I also use your prior for a hierarchical model of diagnostic test accuracy in epidemiology (or other data coding tasks).
I have longer versions of that paper with more analysis, simulations, data, alternative item-response type models, and pointers to all the code and data.
The basic epidemiology model keeps getting rediscovered. I’m still the only one who’s drunk
enough of your Kool-Aid to go the full Bayesian hierarchical model route.
0. When I started blogging, I made a conscious effort to be serious and focused on research. I didn’t want to be like the many bloggers out there who had academic credentials but really just mouthed off on current events. (I’m happy to provide my take on current events, but I try to add something new when doing so, not just giving my political opinions as if anyone should give a damn about what I happen to think is right and wrong about the world.) Anyway, I took a look at Bob’s blog and he does me one better: at Bob’s place, it’s all business, all the time. Talk about restraint!
1. For modeling parameters that sum to 1, I prefer the following sort of model. Suppose you are modeling a_1, a_2, a_3, a_4, where a_1+a_2+a_3+a_4=1. Then I’d assign a multivariate normal model to a new set of random variables b_1, b_2, b_3, b_4 and define, a_j = exp(b_j) / (exp(b_1)+exp(b_2)+exp(b_3)+exp(b_4)), for j=1,2,3,4. This model has extra parameters that give you more flexibility compared to the Dirichlet. There’s also a slight nonidentifiability–you can add a constant to all four b_j’s without changing the model–but that’s no big deal; you’re only using the b’s as a way to model the a’s.

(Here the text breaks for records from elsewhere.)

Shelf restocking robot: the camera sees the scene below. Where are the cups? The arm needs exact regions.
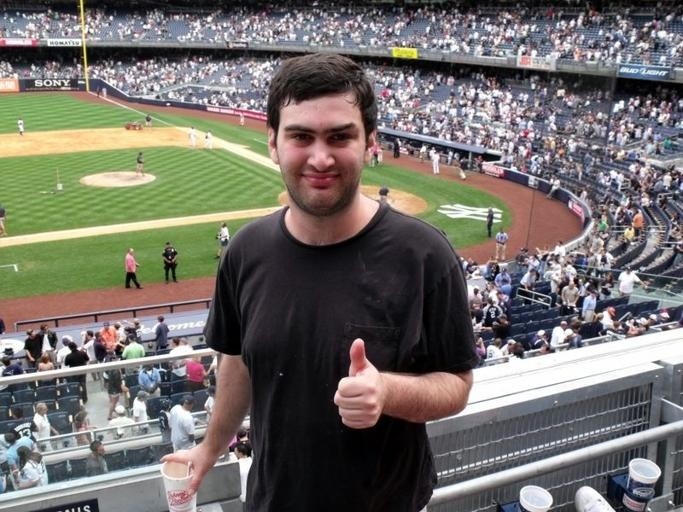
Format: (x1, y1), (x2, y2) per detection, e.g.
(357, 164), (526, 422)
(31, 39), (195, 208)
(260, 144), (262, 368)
(621, 458), (660, 511)
(518, 483), (554, 512)
(160, 460), (196, 512)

2. Yeah, I’m not so thrilled with the prior distribution in Section 5.2 of BDA. I was trying too hard to come up with a natural noninformative distribution. The solution I came up with was reasonable, and it was moderately clever, but now I lean toward more brute-force approaches, and also I prefer weakly-informative priors. Here’s what I’d do if I were rewriting this chapter today:
The challenge is to set a prior for the hyperparameters (a, b) for the Beta (a, b) population distribution on the probabilities of tumor in a bunch of rat experiments. In the book, we first transformed to (a/(a+b), 1/sqrt(a+b)). This makes sense: a/(a+b) is the expected value and 1/sqrt(a+b) is close to the standard deviation of the population distribution. I think a Uniform (0,1) distribution on a/(a+b) is reasonable, but I’m no longer such a fan of that Uniform (0, infinity) distribution on 1/sqrt(a+b), which we did in the book. Instead, I’d probably prefer something like a half-Cauchy (0, 1). I don’t think it would make much difference in this example, but I’m moviing away from the whole “noninformative” thing.